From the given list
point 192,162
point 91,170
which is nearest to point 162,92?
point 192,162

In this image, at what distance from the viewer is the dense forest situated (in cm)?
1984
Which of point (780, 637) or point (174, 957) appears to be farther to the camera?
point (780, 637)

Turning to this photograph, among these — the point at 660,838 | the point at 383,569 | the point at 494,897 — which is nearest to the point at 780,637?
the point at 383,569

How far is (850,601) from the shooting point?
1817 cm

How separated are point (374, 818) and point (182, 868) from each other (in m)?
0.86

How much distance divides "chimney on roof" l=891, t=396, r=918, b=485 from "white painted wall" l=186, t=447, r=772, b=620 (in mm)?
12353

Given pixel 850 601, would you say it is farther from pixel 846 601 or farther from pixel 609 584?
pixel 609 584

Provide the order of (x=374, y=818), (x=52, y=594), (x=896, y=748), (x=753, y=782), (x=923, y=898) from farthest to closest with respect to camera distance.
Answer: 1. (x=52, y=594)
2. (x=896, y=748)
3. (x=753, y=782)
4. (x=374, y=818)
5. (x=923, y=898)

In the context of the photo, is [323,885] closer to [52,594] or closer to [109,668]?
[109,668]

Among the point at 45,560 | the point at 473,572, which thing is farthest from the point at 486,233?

Given problem:
Could you copy all of the material above word for word, keeping every line as it appears?

Right answer:
From the given list
point 192,162
point 91,170
which is nearest to point 162,92?
point 192,162

In this image, at what distance from the viewer is the dense forest situated (in cm)?
1984
Which of point (780, 637) or point (174, 957) appears to be farther to the camera?
point (780, 637)

Turning to this photograph, among these — the point at 660,838 | the point at 383,569 | the point at 494,897 — which is nearest to the point at 780,637?
the point at 383,569

How far is (850,601) from the shooting point?
1817 cm

How separated are point (374, 818) and point (182, 868) from each other (in m)?
0.86

How much distance divides "chimney on roof" l=891, t=396, r=918, b=485 from "white painted wall" l=186, t=447, r=772, b=620 (in mm)?
12353

Given pixel 850 601, would you say it is farther from pixel 846 601 or farther from pixel 609 584?
pixel 609 584

Provide the order of (x=374, y=818), (x=52, y=594), (x=896, y=748), (x=753, y=782), (x=923, y=898) from farthest to closest with respect to camera distance.
Answer: 1. (x=52, y=594)
2. (x=896, y=748)
3. (x=753, y=782)
4. (x=374, y=818)
5. (x=923, y=898)

In the context of the photo, is [323,885] closer to [52,594] or closer to [109,668]?
[109,668]

Among the point at 45,560 | the point at 473,572, which thing is farthest from the point at 486,233?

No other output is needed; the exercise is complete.